When the river slowly starts to sing, when the world seems to pause, when the entire universe waits with bated breath for something to happen, that is when love has a chance to flourish. When the leaves are still wet from a summer's rainfall, when the floor is still damp and soft underfoot, it feels like nature herself is healthy, safe. Like she wants her children to be there, wherever she is.

I don't remember the last time I came down here. I must have been a lot younger, must have not realised the value of this place, the way it always seems to send a sense of calm through my entire being. I don't remember the last time I stopped to listen, stopped to wait for a duck and her children as they crossed the riverside path, to get to the water's edge. I don't remember the last time I walked past a group of dog walkers, each pup covered head to toe in mud, trotting happily through familiar route, dragging their amused owners behind them.

Tonight, the evening sky is particularly beautiful, the clouds folding over each other like the various shifts and movements in a silken scarf, each thread a slightly different shade of gold or orange. The uppermost part of the sky is still a bright, clear blue, though any small clouds appear faintly purple, thanks to the quality of the light.

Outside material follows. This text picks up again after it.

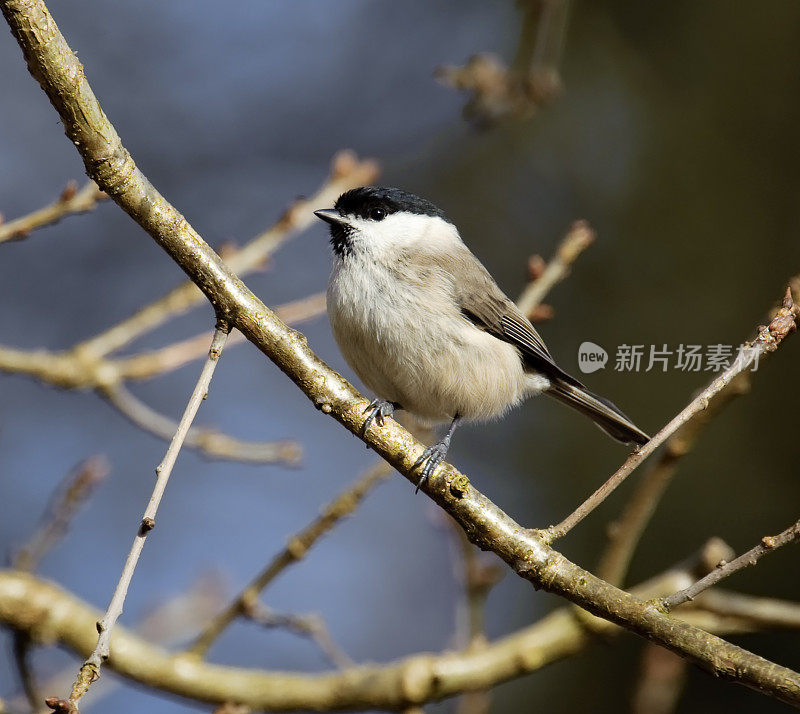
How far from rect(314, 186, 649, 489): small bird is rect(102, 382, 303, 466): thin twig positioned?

There's something about it, something that reminds me of the old days. Walking with my family down here, watching the sunlight glimmer off the water's surface, watching the ripples of little insects dancing over the river, the faint sounds of fish leaping out of the safety of their homes to catch an insect. Somewhere, a warbler is singing its signature tune, though I can't quite place where it is.

As the sun continues to dip lower behind the trees, the world dims a little, and the overwhelming nature of a summer's day begins to fade. The brightness is turned down, the heat not so stuffy and hard to deal with. There's no glaring gaze burning a red rash on the back of my neck, just the friendly, familiar caress of an evening breeze.

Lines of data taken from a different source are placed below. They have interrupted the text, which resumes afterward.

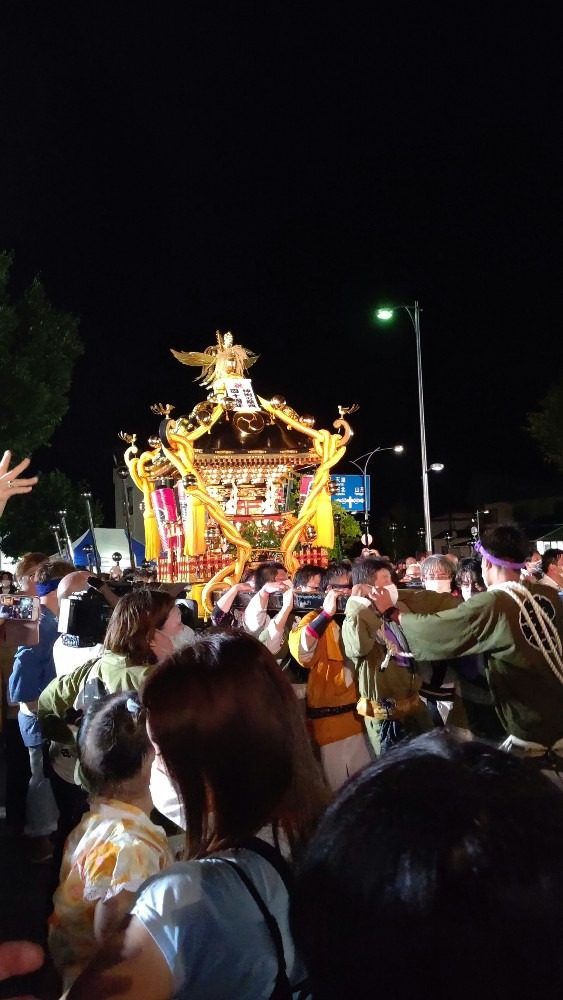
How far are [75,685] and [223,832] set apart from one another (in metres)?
2.94

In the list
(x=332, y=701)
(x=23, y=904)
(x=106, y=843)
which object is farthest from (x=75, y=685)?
(x=332, y=701)

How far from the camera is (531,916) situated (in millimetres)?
1026

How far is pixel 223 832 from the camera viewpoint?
1857 mm

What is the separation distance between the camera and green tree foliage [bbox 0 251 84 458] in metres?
24.9

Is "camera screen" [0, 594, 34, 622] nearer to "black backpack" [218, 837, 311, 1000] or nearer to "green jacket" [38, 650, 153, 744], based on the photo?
"green jacket" [38, 650, 153, 744]

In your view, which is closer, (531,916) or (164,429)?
(531,916)

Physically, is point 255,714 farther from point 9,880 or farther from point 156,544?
point 156,544

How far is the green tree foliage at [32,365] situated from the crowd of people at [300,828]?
21.6m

Walking along this old route feels safe, though I can't quite put my finger on why. It's like my childhood has laid itself out for me. Like the memories of a simpler time are sat in some book somewhere, hidden under the roots of the weeping willow, or written on the bark of the birch trees. Maybe that book is still being written, on the reeds, which are being dried via ancient methods that haven't changed for millennia.

My jeans cling to my legs, the phone in my pocket an obvious weight, but I prefer it that way, when I can always feel it resting there against my thigh, so that I know it's not gone missing. One headphone rests in my ear, though it's not playing anything at the moment, because I don't really feel like listening to anything right now. I just want to soak in the energy of the forest, but the headphones help me avoid starting conversations with the strangers that I walk past.

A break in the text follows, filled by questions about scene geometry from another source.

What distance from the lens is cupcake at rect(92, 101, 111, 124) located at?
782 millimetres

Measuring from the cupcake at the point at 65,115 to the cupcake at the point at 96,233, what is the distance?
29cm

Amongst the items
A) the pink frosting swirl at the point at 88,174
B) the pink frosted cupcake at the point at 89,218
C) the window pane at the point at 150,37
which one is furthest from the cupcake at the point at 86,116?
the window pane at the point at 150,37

I have no real reason to come here today, no pets or interesting friends to meet. I have no destination, though I know I'll eventually end up curving back round to home if I'm lucky. I have no real desire to think about any of that, because I'm not sure if it matters where I'm going. In this odd, drifting mood, my thoughts are the start of something. They're a stepping stone onto something, and I'm just following a path laid out for me by forces I don't fully understand.

It only stopped raining a few minutes after I left my house, and the sleeves of my coat are damp, cooling my wrists down a little. It's a little uncomfortable, but I don't really mind, and the scent of wet earth, as well as that after-rain smell that always seems to take charge in the summer, are both still present. I love it. It's one of the things that makes me long for home, wherever that may be. One of those things that makes me feel like I belong, though that doesn't make much sense. It just makes life feel right again, and in this moment that's exactly what I need.